◆ **Text to read**
------------------------------------------------------------------------
On June 24, Bob Watson became the second player in franchise history to hit for the cycle, and the first in major league history to do so in both the NL and the American League (AL). It was the third cycle overall for the Astros, and third in six seasons.

Pitcher Joaquín Andújar was selected to represent the Astros at the MLB All-Star Game for the first time in his career.

César Cedeño became the sixth major leaguer since 1900 to record six campaigns with 50 or more stolen bases.

With a one-game improvement from the prior season to 81–81, Houston maintained third place in the NL West, 17 games behind the division champion and NL pennant-winning Los Angeles Dodgers. The Astros' fourth season over the past six with a record of .500 or above, it was also the first time they finished in third place or higher in consecutive seasons.

== Offseason ==
The Houston Astros concluded their 1976 season with an record, in third place in the National League (NL) West division, and 22 games behind the back-to-back division- and eventual World Series-champion Cincinnati Reds. It was Houston's seventh campaign within the prior eight to have won at least 79 games. During the first full season with Bill Virdon as manager, he guided Houston to a 15 1/2-game rebound from the 1975 campaign.

- December 8, 1976: Greg Gross was traded by the Astros to the Chicago Cubs for Julio González.
- January 11, 1977: John Butcher was drafted by the Astros in the 1st round (5th pick) of the secondary phase of the 1977 Major League Baseball draft, but did not sign.
- January 25, 1977: Paul Siebert was traded by the Astros to the San Diego Padres for Mike Allen (minors).
- March 26, 1977: Rob Andrews and cash were traded by the Astros to the San Francisco Giants for Willie Crawford and Rob Sperring.

== Regular season ==
=== Summary ===
==== April ====

Opening Day starting lineup
| Uniform | Player | Position |
| 9 | Julio González | Second baseman |
| 23 | Enos Cabell | Third baseman |
| 25 | José Cruz | Right fielder |
| 27 | Bob Watson | First baseman |
| 21 | Willie Crawford | Left fielder |
| 13 | Joe Ferguson | Catcher |
| 24 | Art Gardner | Center fielder |
| 14 | Roger Metzger | Shortstop |
| 50 | J. R. Richard | Pitcher |
Venue: Astrodome • Final: Houston 3, Atlanta 2 Sources:

On April 8, J. R. Richard made his second Opening Day start for Houston, who hosted the Atlanta Braves. Atlanta bolted a 2–0 lead in the top of the first when Jeff Burroughs clobbered a two-run home run deep to left off Richard. During the bottom of the first, José Cruz punched a sacrifice fly that plated Julio González. Braves Opening Day starter Andy Messersmith equally matched his counterpart, as both he and Richard tossed nine innings of two-run ball. Leading of the top of the 11th opposing Bob Johnson, Astros catcher Joe Ferguson golfed a walk-off home run to win the contest for the Astros, 3–2. Ken Forsch tossed two shutout frames to earn the victory. Ferguson's home run was the second of his career, on both an Opening Day (first was on April 6, 1973), and walk-off (June 22, 1974). This victory was the fifth of a five-Opening Day winning streak, one that remained a club record until 2018.
------------------------------------------------------------------------
◆ **Material shown**

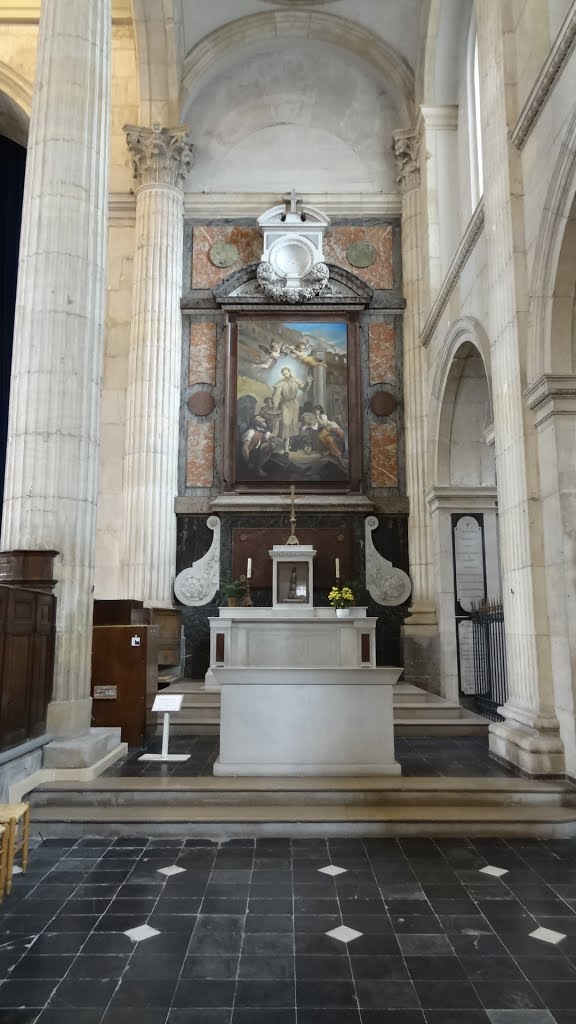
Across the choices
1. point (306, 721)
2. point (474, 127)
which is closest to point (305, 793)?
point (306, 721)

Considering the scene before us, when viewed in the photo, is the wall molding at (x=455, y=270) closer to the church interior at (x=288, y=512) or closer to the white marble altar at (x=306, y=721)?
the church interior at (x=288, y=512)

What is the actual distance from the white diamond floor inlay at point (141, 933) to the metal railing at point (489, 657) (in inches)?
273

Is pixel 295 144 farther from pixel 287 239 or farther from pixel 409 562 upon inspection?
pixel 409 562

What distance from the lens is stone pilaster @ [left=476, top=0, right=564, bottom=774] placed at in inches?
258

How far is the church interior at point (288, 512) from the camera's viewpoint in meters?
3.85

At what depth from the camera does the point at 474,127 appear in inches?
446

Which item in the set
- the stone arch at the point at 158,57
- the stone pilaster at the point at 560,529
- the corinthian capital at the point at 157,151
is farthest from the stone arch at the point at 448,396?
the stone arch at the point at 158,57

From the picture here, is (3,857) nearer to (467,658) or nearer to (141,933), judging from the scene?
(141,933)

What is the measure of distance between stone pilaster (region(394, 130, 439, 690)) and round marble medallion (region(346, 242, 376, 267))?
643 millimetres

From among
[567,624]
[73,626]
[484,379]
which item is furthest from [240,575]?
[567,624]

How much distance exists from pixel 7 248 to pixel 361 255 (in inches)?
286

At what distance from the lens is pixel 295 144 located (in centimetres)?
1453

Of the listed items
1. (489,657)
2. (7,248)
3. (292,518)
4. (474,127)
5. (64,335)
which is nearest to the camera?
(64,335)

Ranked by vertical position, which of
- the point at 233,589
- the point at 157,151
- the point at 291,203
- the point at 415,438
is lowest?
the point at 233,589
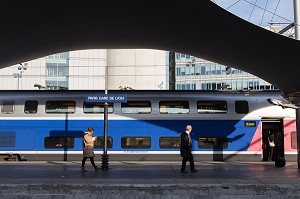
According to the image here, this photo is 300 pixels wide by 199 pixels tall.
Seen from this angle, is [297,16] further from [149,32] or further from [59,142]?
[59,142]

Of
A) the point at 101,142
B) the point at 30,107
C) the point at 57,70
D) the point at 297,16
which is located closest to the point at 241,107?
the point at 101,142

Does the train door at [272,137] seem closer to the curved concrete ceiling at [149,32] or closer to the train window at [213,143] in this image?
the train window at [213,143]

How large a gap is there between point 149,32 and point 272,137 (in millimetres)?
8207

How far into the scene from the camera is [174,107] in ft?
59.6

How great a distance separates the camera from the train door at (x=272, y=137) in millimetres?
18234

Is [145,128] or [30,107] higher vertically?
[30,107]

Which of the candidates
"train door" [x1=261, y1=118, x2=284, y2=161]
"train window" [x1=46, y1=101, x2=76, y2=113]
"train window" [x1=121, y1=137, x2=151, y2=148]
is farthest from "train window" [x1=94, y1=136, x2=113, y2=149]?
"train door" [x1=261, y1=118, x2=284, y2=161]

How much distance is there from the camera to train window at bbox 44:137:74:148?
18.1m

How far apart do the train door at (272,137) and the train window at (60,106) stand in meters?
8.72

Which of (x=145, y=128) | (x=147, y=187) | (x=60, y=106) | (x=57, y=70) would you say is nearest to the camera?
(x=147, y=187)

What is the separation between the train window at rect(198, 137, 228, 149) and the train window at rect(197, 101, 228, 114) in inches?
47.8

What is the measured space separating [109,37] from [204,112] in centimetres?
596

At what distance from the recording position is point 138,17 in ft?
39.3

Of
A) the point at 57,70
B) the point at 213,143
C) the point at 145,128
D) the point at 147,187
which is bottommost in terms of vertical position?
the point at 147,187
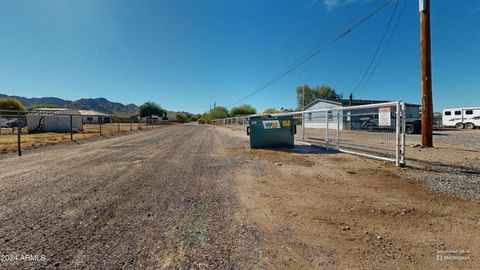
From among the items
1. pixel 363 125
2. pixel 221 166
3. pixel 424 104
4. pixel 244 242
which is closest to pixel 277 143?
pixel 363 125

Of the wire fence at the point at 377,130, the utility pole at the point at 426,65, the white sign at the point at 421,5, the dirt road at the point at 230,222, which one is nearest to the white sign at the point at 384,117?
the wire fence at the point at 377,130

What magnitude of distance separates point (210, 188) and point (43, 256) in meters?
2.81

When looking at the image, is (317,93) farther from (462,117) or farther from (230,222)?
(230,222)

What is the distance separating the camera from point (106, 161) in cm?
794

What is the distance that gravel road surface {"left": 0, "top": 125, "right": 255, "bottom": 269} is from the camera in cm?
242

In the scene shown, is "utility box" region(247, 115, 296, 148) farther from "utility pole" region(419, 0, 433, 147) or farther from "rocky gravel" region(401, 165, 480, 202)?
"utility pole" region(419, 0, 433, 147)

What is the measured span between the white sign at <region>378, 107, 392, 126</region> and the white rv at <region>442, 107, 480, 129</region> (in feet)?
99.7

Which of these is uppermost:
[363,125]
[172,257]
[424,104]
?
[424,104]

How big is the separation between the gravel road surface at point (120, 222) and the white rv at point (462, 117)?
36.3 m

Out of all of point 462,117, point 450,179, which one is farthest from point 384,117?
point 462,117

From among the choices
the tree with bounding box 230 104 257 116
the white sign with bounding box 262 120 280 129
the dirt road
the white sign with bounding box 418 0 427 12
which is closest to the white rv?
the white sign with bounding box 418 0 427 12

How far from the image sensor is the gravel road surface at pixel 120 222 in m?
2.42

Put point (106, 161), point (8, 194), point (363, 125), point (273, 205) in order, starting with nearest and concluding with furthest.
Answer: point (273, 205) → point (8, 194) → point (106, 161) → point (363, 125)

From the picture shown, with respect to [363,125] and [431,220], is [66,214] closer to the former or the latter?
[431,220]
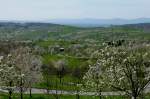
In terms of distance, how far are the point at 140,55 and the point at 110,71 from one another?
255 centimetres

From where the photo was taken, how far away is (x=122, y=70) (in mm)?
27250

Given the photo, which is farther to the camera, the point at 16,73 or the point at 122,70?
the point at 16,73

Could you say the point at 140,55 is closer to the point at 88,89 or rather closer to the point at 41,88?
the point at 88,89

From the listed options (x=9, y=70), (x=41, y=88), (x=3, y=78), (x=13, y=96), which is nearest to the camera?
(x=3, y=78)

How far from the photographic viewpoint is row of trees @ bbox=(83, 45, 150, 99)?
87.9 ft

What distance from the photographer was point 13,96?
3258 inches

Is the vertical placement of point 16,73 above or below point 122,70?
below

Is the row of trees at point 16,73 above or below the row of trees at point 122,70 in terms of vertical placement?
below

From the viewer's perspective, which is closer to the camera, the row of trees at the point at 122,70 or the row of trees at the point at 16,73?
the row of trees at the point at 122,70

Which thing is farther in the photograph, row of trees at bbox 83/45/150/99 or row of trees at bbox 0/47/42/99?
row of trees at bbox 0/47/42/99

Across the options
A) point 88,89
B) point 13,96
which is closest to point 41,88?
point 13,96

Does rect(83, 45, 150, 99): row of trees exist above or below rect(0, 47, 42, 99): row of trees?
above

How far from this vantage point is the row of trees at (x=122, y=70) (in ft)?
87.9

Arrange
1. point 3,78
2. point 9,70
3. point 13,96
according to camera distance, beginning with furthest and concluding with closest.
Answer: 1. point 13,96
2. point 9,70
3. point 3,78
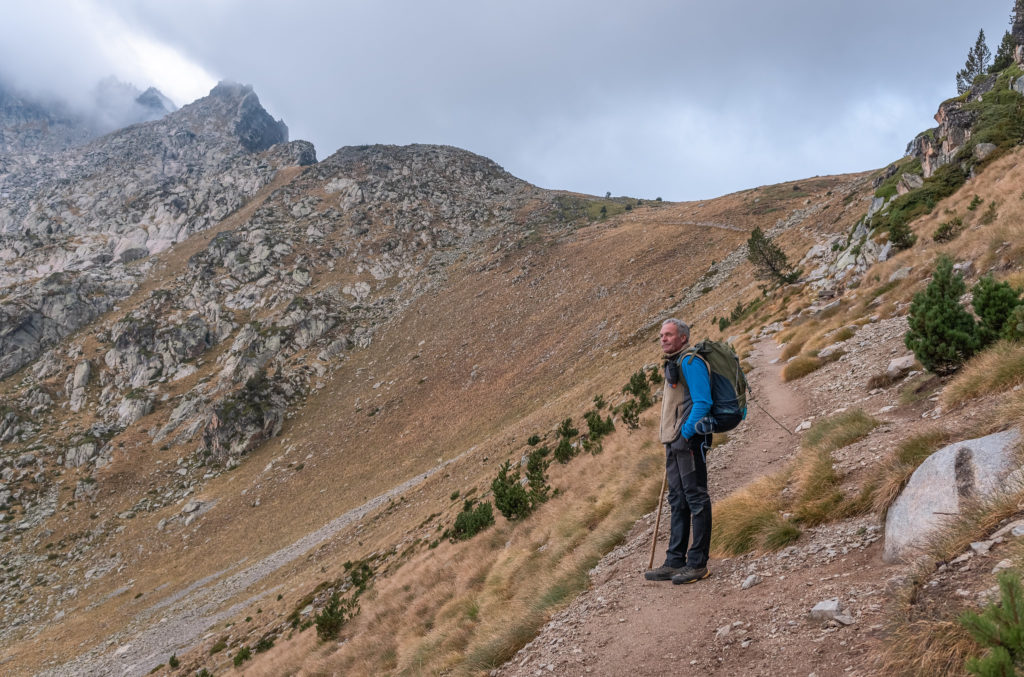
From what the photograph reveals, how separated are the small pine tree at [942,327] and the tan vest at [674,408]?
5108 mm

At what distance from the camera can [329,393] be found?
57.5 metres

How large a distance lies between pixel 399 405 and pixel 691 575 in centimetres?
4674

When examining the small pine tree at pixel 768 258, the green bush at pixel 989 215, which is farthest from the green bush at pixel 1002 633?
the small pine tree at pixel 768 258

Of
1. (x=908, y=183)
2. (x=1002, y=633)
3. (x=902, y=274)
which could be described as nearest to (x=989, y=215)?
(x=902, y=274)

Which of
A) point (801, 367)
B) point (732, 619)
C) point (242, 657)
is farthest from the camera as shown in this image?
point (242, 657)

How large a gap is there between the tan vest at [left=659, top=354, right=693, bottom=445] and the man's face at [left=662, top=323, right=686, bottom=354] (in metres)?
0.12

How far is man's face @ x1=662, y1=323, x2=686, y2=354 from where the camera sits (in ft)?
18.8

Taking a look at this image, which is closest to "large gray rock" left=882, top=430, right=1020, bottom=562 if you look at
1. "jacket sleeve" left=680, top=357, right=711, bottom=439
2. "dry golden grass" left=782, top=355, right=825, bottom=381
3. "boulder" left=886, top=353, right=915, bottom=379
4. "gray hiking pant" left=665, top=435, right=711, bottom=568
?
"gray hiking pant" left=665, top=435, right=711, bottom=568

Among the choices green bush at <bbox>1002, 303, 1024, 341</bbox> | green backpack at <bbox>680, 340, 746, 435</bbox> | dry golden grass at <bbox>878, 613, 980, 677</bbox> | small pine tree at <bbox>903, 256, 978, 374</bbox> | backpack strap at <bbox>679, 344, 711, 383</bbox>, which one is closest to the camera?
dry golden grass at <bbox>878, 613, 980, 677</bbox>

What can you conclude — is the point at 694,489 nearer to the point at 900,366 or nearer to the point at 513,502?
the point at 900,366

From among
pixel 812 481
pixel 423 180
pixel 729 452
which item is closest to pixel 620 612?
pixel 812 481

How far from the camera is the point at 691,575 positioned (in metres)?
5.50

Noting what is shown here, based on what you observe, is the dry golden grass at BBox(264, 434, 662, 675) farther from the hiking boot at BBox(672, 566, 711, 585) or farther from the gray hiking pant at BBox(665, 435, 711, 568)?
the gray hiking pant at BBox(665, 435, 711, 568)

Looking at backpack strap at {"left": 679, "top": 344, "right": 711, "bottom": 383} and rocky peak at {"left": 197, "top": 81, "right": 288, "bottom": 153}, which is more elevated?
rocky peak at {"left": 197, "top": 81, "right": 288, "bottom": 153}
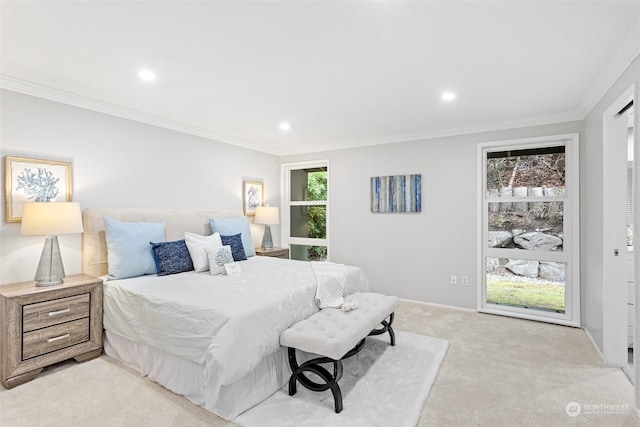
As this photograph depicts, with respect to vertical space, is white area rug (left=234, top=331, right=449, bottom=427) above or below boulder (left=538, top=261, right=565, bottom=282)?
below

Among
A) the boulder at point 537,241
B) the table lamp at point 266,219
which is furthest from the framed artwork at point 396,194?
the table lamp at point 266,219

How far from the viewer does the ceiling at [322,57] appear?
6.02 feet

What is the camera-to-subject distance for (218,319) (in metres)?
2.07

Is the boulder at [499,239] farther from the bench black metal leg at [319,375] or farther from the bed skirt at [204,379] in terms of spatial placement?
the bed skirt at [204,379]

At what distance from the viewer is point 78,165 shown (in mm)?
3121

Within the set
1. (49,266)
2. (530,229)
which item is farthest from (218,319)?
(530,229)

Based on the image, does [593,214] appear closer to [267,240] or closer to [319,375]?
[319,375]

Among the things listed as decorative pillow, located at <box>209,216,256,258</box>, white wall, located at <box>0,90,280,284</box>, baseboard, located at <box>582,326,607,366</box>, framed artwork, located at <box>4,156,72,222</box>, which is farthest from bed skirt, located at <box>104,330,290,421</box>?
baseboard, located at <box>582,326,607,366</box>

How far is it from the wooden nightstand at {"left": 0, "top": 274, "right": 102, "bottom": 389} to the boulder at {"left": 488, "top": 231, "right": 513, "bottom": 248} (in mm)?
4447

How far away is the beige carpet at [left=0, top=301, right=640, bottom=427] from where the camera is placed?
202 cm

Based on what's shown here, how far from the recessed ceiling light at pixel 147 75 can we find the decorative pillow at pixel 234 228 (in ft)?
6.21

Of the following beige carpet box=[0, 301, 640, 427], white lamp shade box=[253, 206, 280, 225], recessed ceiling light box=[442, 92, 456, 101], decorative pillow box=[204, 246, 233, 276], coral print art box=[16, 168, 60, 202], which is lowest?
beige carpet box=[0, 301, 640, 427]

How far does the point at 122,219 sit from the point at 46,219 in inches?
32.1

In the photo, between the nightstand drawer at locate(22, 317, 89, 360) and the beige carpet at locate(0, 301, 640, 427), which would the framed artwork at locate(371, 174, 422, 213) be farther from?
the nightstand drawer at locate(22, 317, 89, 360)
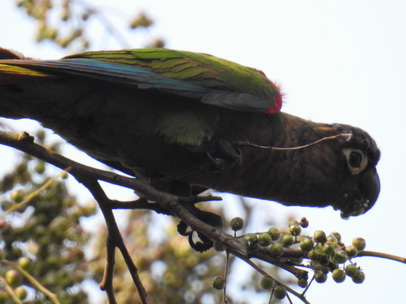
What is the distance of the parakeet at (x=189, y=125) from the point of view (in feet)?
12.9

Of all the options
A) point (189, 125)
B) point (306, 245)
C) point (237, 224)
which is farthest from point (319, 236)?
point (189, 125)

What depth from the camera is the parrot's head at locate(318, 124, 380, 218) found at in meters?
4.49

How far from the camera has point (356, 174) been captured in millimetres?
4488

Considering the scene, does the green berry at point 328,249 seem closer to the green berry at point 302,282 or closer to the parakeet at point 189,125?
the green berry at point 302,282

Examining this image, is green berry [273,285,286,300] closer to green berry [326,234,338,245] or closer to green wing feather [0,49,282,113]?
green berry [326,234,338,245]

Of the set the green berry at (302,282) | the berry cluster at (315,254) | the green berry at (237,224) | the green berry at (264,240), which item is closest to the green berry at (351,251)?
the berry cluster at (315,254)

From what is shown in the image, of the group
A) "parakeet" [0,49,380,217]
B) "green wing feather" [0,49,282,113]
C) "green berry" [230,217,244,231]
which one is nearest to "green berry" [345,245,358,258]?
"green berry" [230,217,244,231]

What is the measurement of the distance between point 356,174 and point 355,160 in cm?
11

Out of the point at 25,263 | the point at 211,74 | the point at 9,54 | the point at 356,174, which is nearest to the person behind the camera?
------------------------------------------------------------------------
◆ **What to work on**
Copy the passage from "- January 25, 1977: Paul" up to and including "and Rob Sperring." from the Astros season text above, keeping every word as it appears.

◆ **Written solution**
- January 25, 1977: Paul Siebert was traded by the Astros to the San Diego Padres for Mike Allen (minors).
- March 26, 1977: Rob Andrews and cash were traded by the Astros to the San Francisco Giants for Willie Crawford and Rob Sperring.